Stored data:
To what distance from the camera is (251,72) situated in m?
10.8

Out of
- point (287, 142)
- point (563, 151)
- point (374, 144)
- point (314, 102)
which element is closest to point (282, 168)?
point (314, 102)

• **REQUIRED WORK**:
The whole listing above needs to be written out again exactly.

• **RESULT OF THE TASK**:
To what distance from the camera is (251,72) situated in m?
10.8

Out of
- point (287, 142)
- point (563, 151)
- point (374, 144)
- point (314, 102)
which element is closest to point (282, 168)?
point (314, 102)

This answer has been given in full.